Rupiah Makin Loyo

0
206
Rupiah Makin Loyo

Nilai tukar rupiah pada dolar Amerika Serikat (USD) pada session I perdagangan hari ini melemah di banding pentupan akhir minggu tempo hari. Pelemahan ini bersamaan dengan parkirnya Indeks Harga Saham Gabungan (IHSG) yang berbalik ke zona merah.

Rupiah Makin Loyo

Menurut data KursDollar.co.id, rupiah pada perdagangan session I ada pada posisi Rp13. 311/USD atau juga jauh lebih buruk dari posisi penutupan terlebih dulu di level Rp13. 290/USD. Rupiah sendiri bergerak pada kisaran level Rp13. 292-Rp13. 315/USD.

Posisi rupiah berdasar pada data Bloomberg, siang ini ada di level Rp13. 315/USD atau juga melemah dari posisi terlebih dulu pada level Rp13. 294/USD. Siang ini rupiah bergerak pada kisaran harian Rp13. 298-Rp13. 318/USD.

Sesaat data bersumber dari Limas, rupiah siang juga ada di level negatif Rp13. 313/USD di banding penutupan terlebih dulu Rp13. 294/USD.

Berdasar pada data dari Kurs BCA, rupiah tertahan di level Rp13. 312/USD. Posisi ini melemah dari penutupan terlebih dulu yang ada di level Rp13. 295/USD.

Di segi lain IHSG pada perdagangan session I parkir ke zona merah ke level 5. 705, 72 atau juga 11, 10 poin setara dengan 0, 19%, sesudah tadi pagi di buka naik 11, 99 poin yang setara dengan 0, 21% jadi 5. 728, 81. Sedang akhri minggu tempo hari ditutup jadi bertambah 13, 38 poin atau juga 0, 23% ke level 5. 716, 81.

Sektor saham dalam negeri siang ini terdaftar variasi dengan sektor yang menguat paling tinggi yakni pertambangan yang jadi bertambah 0, 60% sedang sektor yang melemah terdalam yakni infrastruktur yang turun 1, 32%.

Mengenai nilai transaksi pada bursa Indonesia terdaftar sebesar Rp8, 43 miliar dengan 29, 81 juta saham diperdagangkan pada session pagi dan juga transaksi bersih asing minus Rp6, 14 triliun dengan tindakan jual asing sebesar Rp6, 98 triliun dan juga tindakan beli asing meraih Rp833, 32 miliar.

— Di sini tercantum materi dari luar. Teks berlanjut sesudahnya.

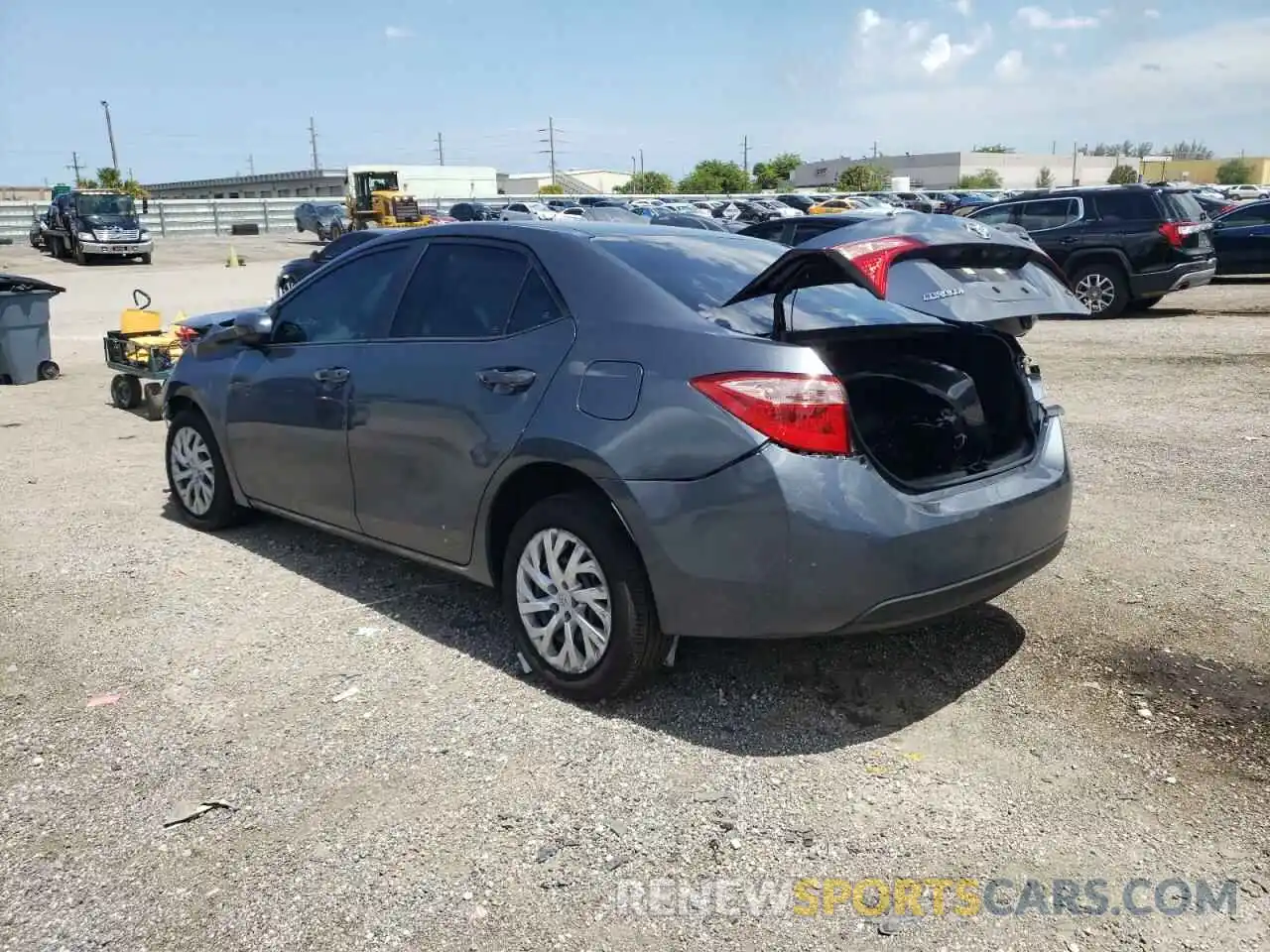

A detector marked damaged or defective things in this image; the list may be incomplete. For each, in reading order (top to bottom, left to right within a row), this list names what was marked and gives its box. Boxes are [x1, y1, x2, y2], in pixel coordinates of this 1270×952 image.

damaged gray toyota corolla [161, 222, 1091, 700]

Terdaftar 140 saham naik, 172 turun dan juga 119 stagnan.

Sebagian saham yang menguat salah satunya PT Bank Pembangunan Daerah Jawa Barat dan juga Banten Tbk (BJBR), PT XL Axiata Tbk (EXCL), dan juga PT Panin Sekuritas Tbk (PANS). Sesaat, sebagian saham yang melemah salah satunya PT Gudang Garam Tbk (GGRM), PT Pelat Timah Nusantara Tbk (NIKL), PT Mitra Adiperkasa Tbk (MAPI).